如果我希望使用正确的符号来识别特定名称，我会给出以下短语来查看效果。在此示例中，我想将 burrows 更改为 barrows：

config = speech.RecognitionConfig(dict(
    encoding=speech.RecognitionConfig.AudioEncoding.ENCODING_UNSPECIFIED,
    sample_rate_hertz=24000,
    language_code="en-US",
    enable_word_time_offsets=True,
    speech_contexts=[
        speech.SpeechContext(dict(
            phrases=["barrows", "barrows wheeler", "barrows wheeler transform"]
        ))
    ]
))

不幸的是，这似乎没有任何效果，因为输出仍然与没有上下文短语的输出相同。

我是否使用了错误的短语，或者它对它所听到的词确实是 burrows 的信心如此之高，以至于它会忽略我的短语？

PS：我也尝试使用speech_v1p1beta1.AdaptationClient 和speech_v1p1beta1.SpeechAdaptation，而不是将这些短语放入配置中，但这只会给我一个内部服务器错误，而没有关于问题所在的其他信息。 https://cloud.google.com/speech-to-text/docs/adaptation

【问题讨论】：

不确定dict 函数是否会导致speech_contexts 对象可能未启用。无论如何，我想看看这种行为。你能分享一下带有测试短语的小音频文件吗？

标签： python speech-to-text google-speech-api google-speech-to-text-api

【解决方案1】：

我创建了一个音频文件来重新创建您的场景，并且我能够使用model adaptation 提高识别率。要使用此功能实现此目的，我建议您查看此example 和此post 以更好地了解适应模型。

现在，为了提高您的短语的识别率，我执行了以下操作：

我使用以下 page 和提到的短语创建了一个新的音频文件。

在本次讲座中，我们将讨论 Burrows Wheeler 变换和 FM 索引

我的测试基于此code sample。这段代码创建了一个PhraseSet 和CustomClass，其中包含您想要改进的单词，在本例中是单词“barrows”。您还可以使用Speech-To-Text GUI 创建/更新/删除短语集和自定义类。以下是我用于改进的代码。

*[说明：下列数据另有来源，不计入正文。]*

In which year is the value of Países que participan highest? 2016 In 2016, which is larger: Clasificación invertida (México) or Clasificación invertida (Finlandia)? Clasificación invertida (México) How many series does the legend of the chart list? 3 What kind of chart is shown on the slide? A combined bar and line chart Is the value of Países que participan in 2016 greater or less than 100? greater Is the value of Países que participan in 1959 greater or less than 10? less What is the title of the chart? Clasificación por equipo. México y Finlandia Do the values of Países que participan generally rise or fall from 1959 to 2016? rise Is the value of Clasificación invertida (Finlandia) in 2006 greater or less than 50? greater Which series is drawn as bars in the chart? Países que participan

from os import pathconf_names
from google.cloud import speech_v1p1beta1 as speech
import argparse


def transcribe_with_model_adaptation(
    project_id="[PROJECT-ID]", location="global", speech_file=None, custom_class_id="[CUSTOM-CLASS-ID]", phrase_set_id="[PHRASE-SET-ID]"
):
    """
    Create`PhraseSet` and `CustomClasses` to create custom lists of similar
    items that are likely to occur in your input data.
    """
    import io

    # Create the adaptation client
    adaptation_client = speech.AdaptationClient()

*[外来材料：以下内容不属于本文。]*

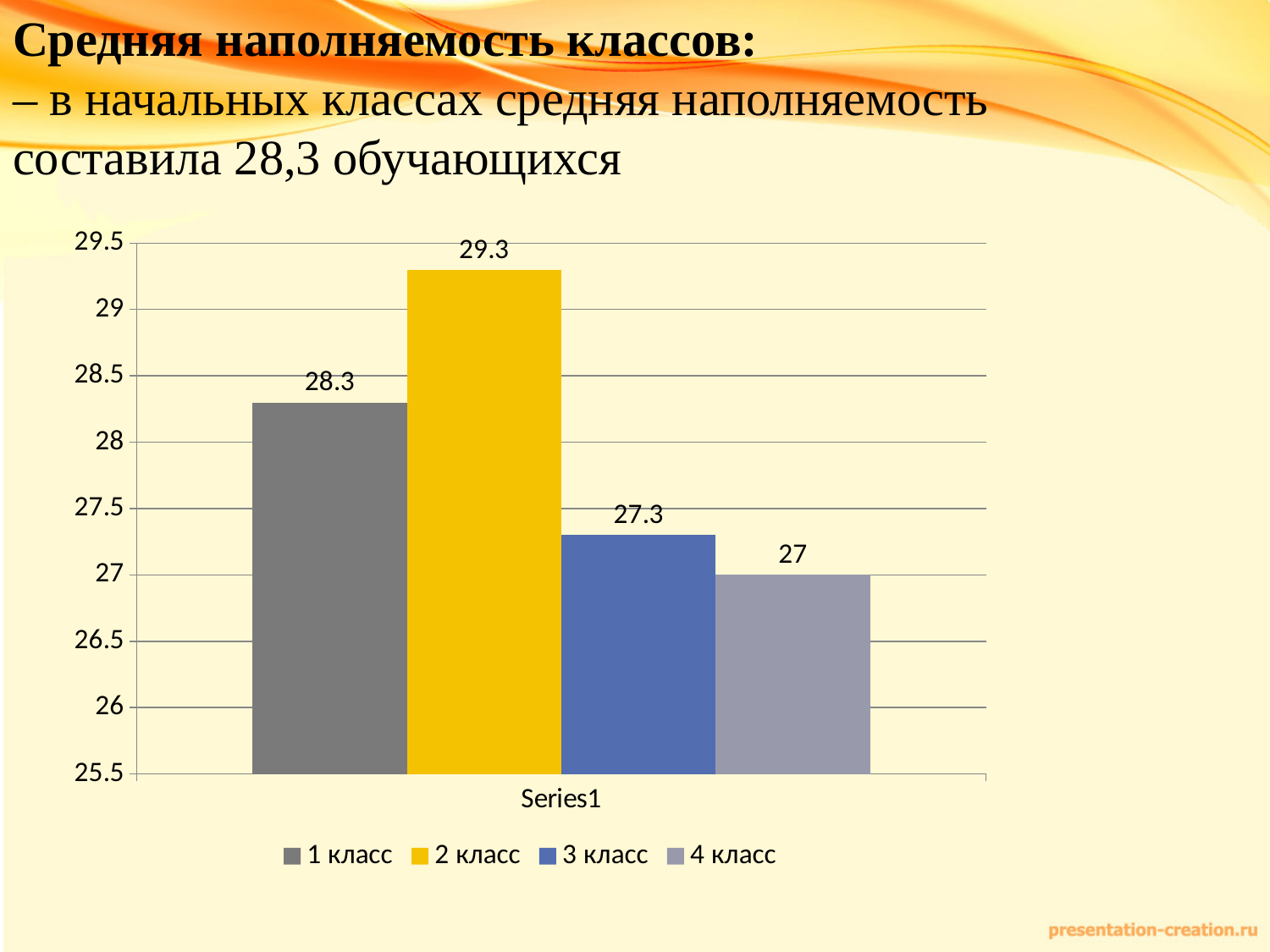
What is the difference between the values for 2 класс and 1 класс? 1 What is the value for 2 класс? 29.3 What is the value for 4 класс? 27 What is the value for 1 класс? 28.3 What kind of chart is shown on the slide? bar chart What colour is the bar for 2 класс? yellow Which class has the highest value? 2 класс Which class has the lowest value? 4 класс What is the value for 3 класс? 27.3 What is the difference between the values for 3 класс and 4 класс? 0.3 Which is larger, the value for 1 класс or the value for 3 класс? 1 класс How many series does the legend list? 4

    # The parent resource where the custom class and phrase set will be created.
    parent = f"projects/{project_id}/locations/{location}"

    # Create the custom class resource
    adaptation_client.create_custom_class(
        {
            "parent": parent,
            "custom_class_id": custom_class_id,
            "custom_class": {
                "items": [
                    {"value": "barrows"}
                ]
            },
        }
    )
    custom_class_name = (
        f"projects/{project_id}/locations/{location}/customClasses/{custom_class_id}"
    )
    # Create the phrase set resource
    phrase_set_response = adaptation_client.create_phrase_set(
        {
            "parent": parent,
            "phrase_set_id": phrase_set_id,
            "phrase_set": {
                "boost": 0,
                "phrases": [
                    {"value": f"${{{custom_class_name}}}", "boost": 10},
                    {"value": f"talk about the ${{{custom_class_name}}} wheeler transform", "boost": 15}
                ],
            },
        }
    )
    phrase_set_name = phrase_set_response.name
    # print(u"Phrase set name: {}".format(phrase_set_name))
 
    # The next section shows how to use the newly created custom
    # class and phrase set to send a transcription request with speech adaptation

    # Speech adaptation configuration
    speech_adaptation = speech.SpeechAdaptation(
        phrase_set_references=[phrase_set_name])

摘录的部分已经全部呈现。